As falas ficam apaixonadas e não há mais um silêncio completo quando alguém qualquer coisa diz. Se mexem em suas cadeiras, fingem tosses, começam pensamentos que ocupam as cabeças e eis que então não conseguem mais ouvir os outros pontos de vista. Quando o outro fala, já não importa mais, a única coisa que importa é estar certo, é não perder o tempo todo investido defendendo o determinado ponto de vista. Não é uma busca por correção, por perfeição, pela resposta final. Essa busca ficou milênios para trás.

O ar se acumula daquilo que já não cabe nos pensamentos dos envolvidos. O ar fica pesado e começa a ressoar com o que eles sentem. O ar alimenta o fogo, o fogo alimenta o ar, o fogo vira fúria e a fúria cresce e palpita, até virar batida forte, até os corações pulsarem na mesma onda, em ressonância e assim segue e assim vai até que no meio da fala de um outro acontece: um outro fala ao mesmo tempo.

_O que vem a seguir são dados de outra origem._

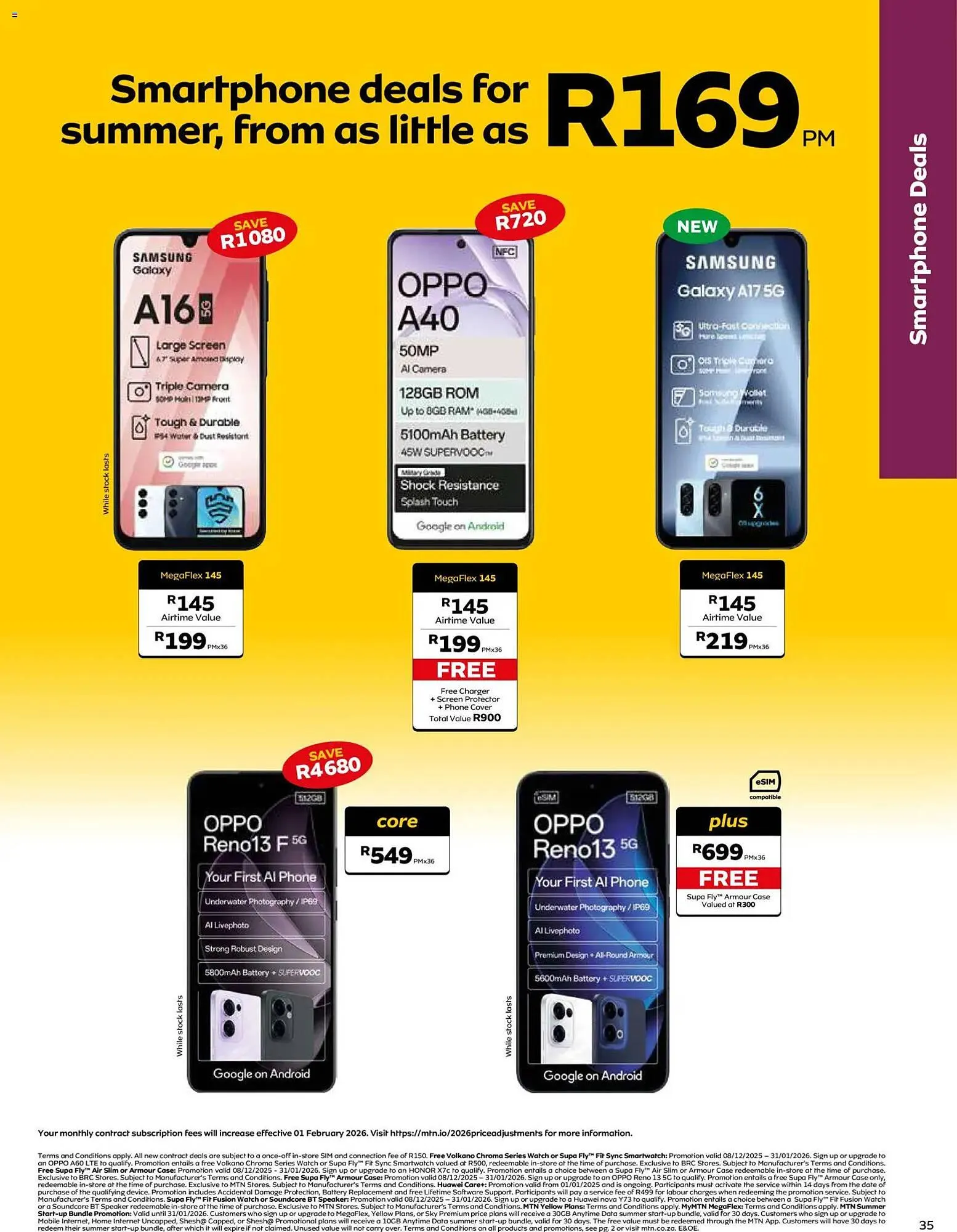 MTN catalogue from 7 December to 31 January 2026 - Catalogue Page 37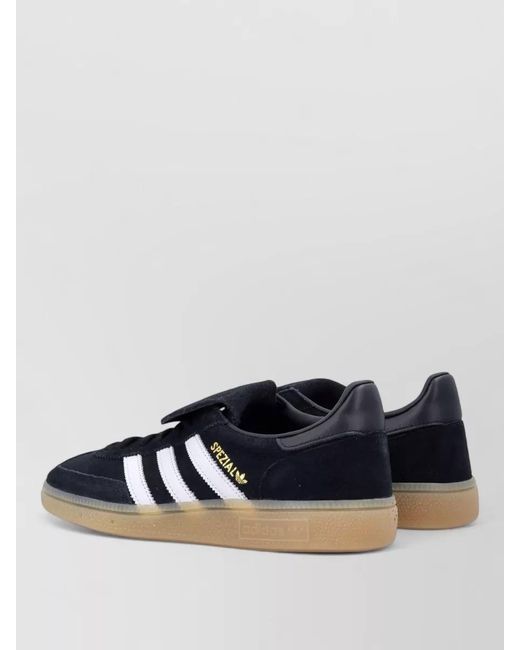 Adidas Originals Blue Handball Lt Spezial Suede Leather Sneakers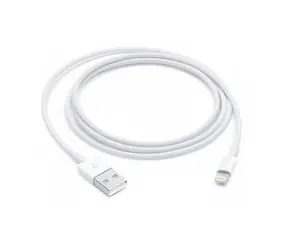 Apple Datový kabel pro Apple iPhone USB-A - Lightning 2m bílá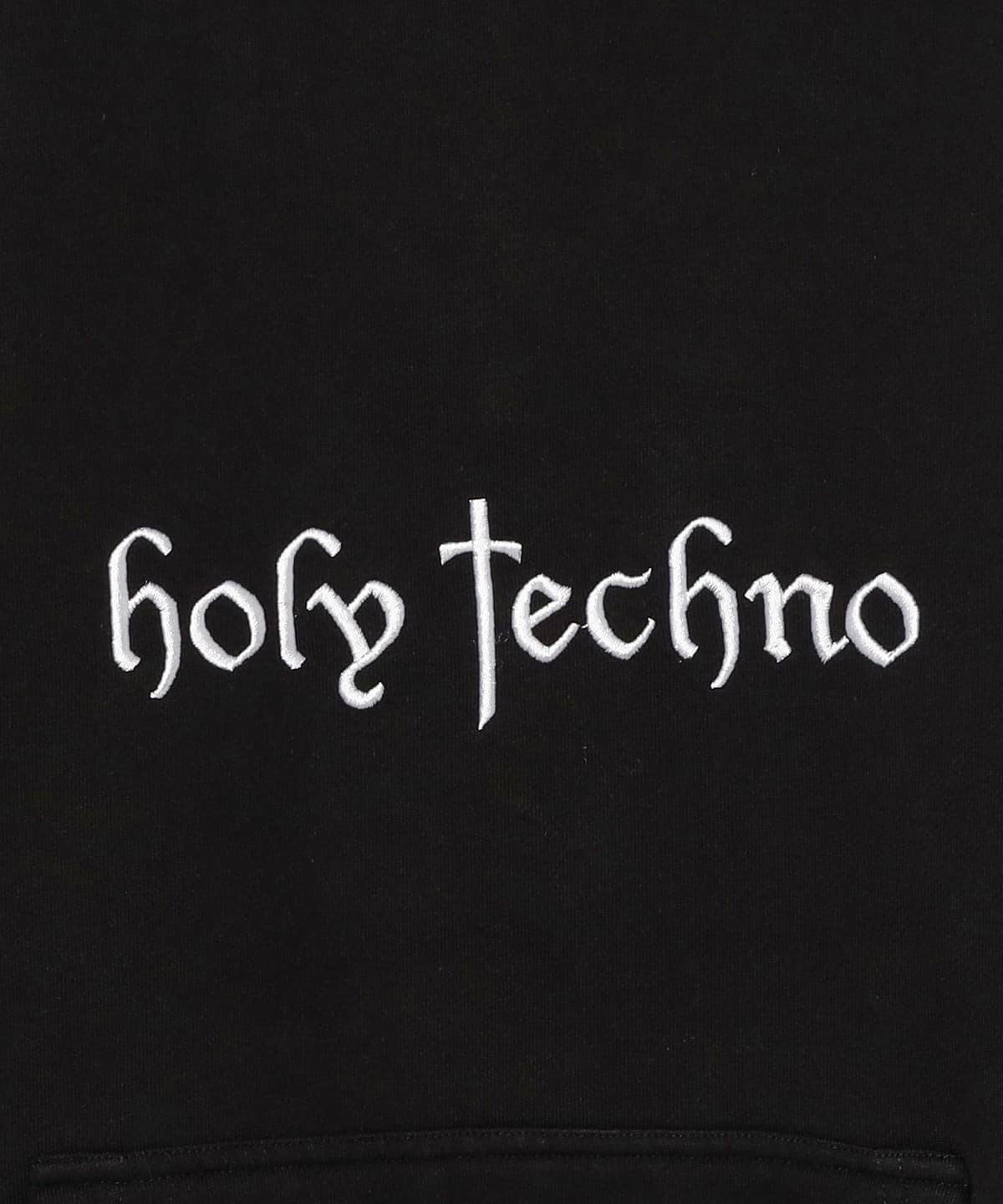 BEAMS T（ビームスT）BOILER ROOM / Holy Techno Hood Black（トップス 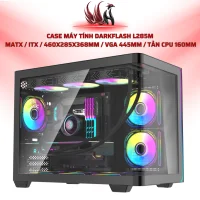 Case Máy Tính Darkflash L285M  MATX / ITX / 460x285x368mm / VGA 445mm / Tản CPU 160mm | HOCO STORE PC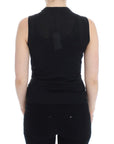 Dolce & Gabbana Elegant Black Sleeveless Pullover Vest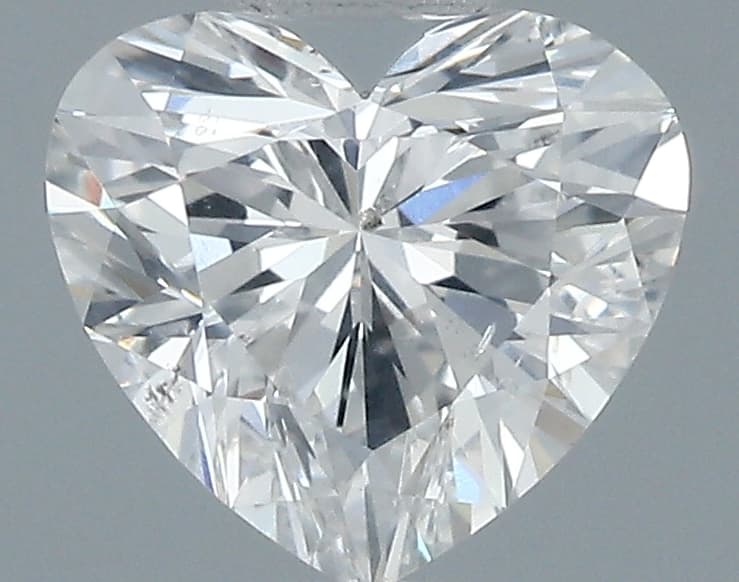 GIA | 0.5ct | Heart | F | SI2 | Excellent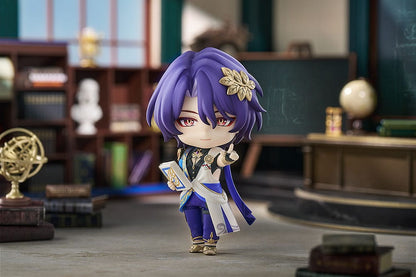 Honkai: Star Rail Nendoroid-actiefiguur Von Dr. Ratio 10 cm
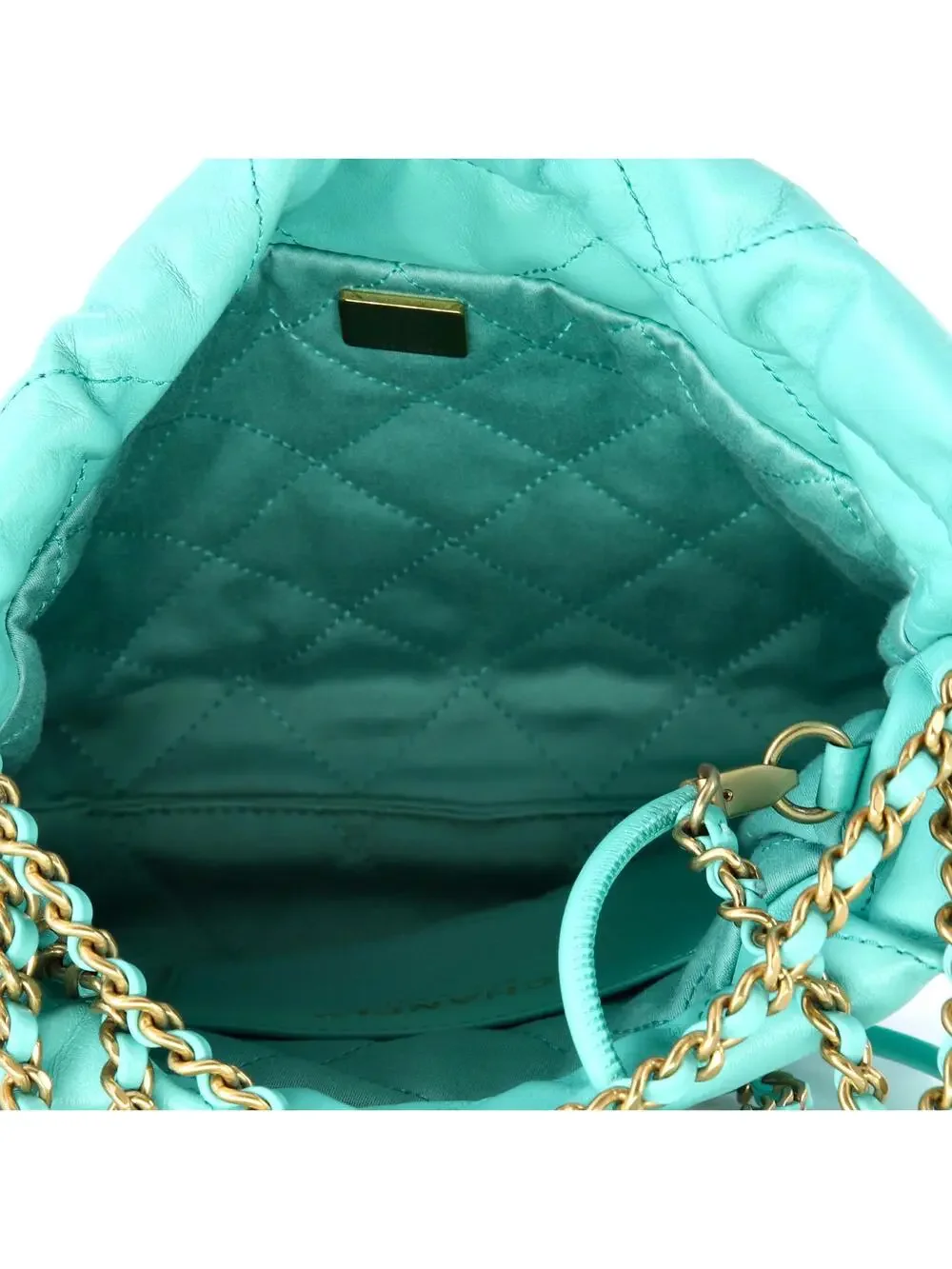 Chanel 22 Chain Hobo Quilted Calfskin #343172C48B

Interrupção. Algo inédito, mas não gera estranheza, traz alívio, como se todos estivessem esperando que uma solução fosse dada a um problema que todos tinham. Agora todos abraçam a nova maneira e todos começam a falar ao mesmo tempo, a gritar, a berrar, a bater as mãos e os pés, a fechar os olhos. Saliva e lágrimas. Baderna. Bagunça. Som sem sem valor, som sem razão, som do qual nada pode se ouvir. Nada se aprende, nada se fala, nada se ouve, tudo apenas jorra, flui e cai, uma queda livre, uma cachoeira que soa o som de muitas vozes falando ao mesmo tempo, sem nenhuma poder se ouvir.

É aí que uma voz se sobressai. Ela não é a mais correta, mas é a mais alta, a mais descontrolada. Ela parece ter razão o bastante pra falar com coerência e seu grito maior encobre todos os outros e todos os outros escutam porque são menores, porque tem medo daquele novo tom, daquela camada que recobre o resto. O que fala o faz de tal forma que não só o que ele diz causa impressões, mas também seus gestos e sua imprevisibilidade. Quem é que sabe o que pode acontecer se não lhe derem ouvidos?

O medo faz com que a discussão sem fim chegue a um fim.

As pessoas se irritam porque sentem que o problema sendo discutido está sendo discutido por milênios, sem que ninguém ouça sua voz e o fazem porque, algumas vezes, para certas questões, a raiva é o único jeito de encerrar um argumento.